Open faaany opened this issue 1 year ago • 5 comments

What does this PR do?

import torch 
from transformers import AutoModelForCausalLM
from transformers import AutoTokenizer, pipeline

model_id = "meta-llama/Llama-2-7b-chat-hf"
model = AutoModelForCausalLM.from_pretrained(model_id, torch_dtype=torch.float16).to("cuda")
print(model.device)
tokenizer = AutoTokenizer.from_pretrained(model_id)
pipe = pipeline("text-generation", model=model, tokenizer=tokenizer)
print(pipe.model.device)
results = pipe("He's a dreadful magician and")

Currently, the code above will give an output of

cuda:0
cpu

But this is not OK: when users have moved the model to CUDA, Pipeline should not move the model back to CPU without showing any message. This PR makes it possible to let the model stay on its original device. Below is the results after this PR:

cuda:0
cuda:0

@Narsil and @muellerzr

faaany avatar Apr 29 '24 08:04 faaany

@yao-matrix

faaany avatar Apr 29 '24 08:04 faaany

@faaany are we sure that model.device is a thing across all these frameworks?

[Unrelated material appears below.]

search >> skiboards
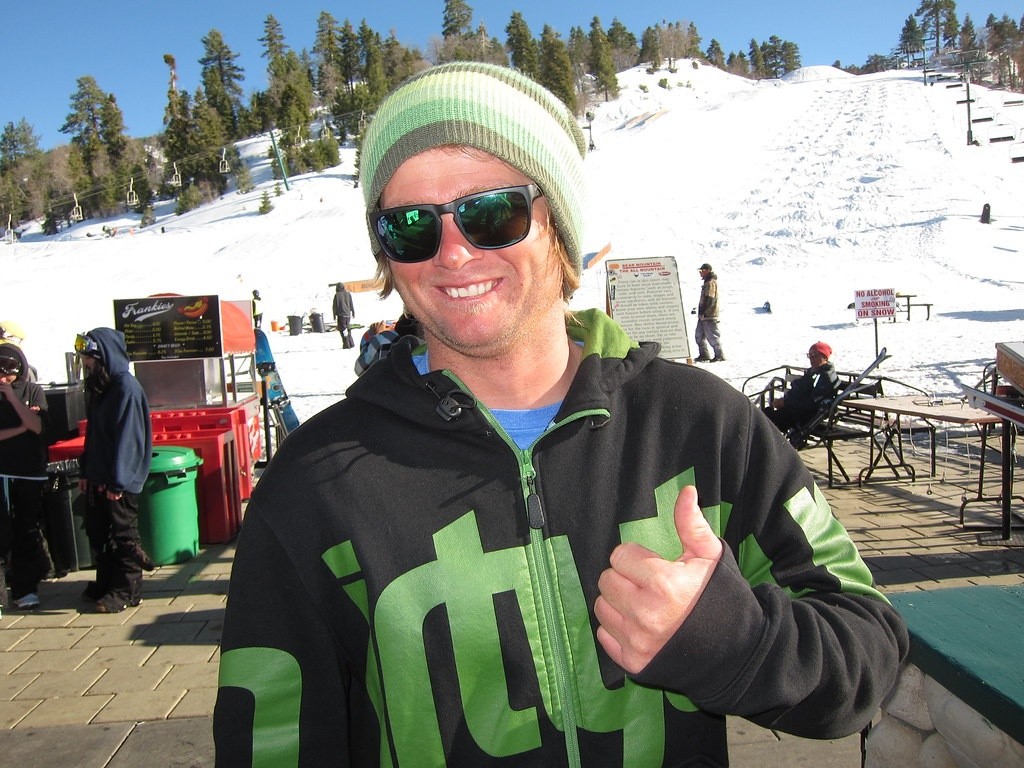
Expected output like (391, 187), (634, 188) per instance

At most I see ModuleUtilsMixin has device which is PyTorch specific (it gets added to AutoModel, but I'd like to verify the locations of TF and Flax backends having these capabilities to grab the model device. Otherwise we don't really want just None here IMO

muellerzr avatar Apr 29 '24 13:04 muellerzr

Thanks for adding this!

Could you add a test?

sure, in which test file should I put this test?

faaany avatar Apr 30 '24 10:04 faaany

@faaany are we sure that model.device is a thing across all these frameworks?

At most I see ModuleUtilsMixin has device which is PyTorch specific (it gets added to AutoModel, but I'd like to verify the locations of TF and Flax backends having these capabilities to grab the model device. Otherwise we don't really want just None here IMO

Good point! Yes, I know that Flax model doesn't have "device". How about moving it inside if is_torch_available() and self.framework == "pt": ? I have updated my code.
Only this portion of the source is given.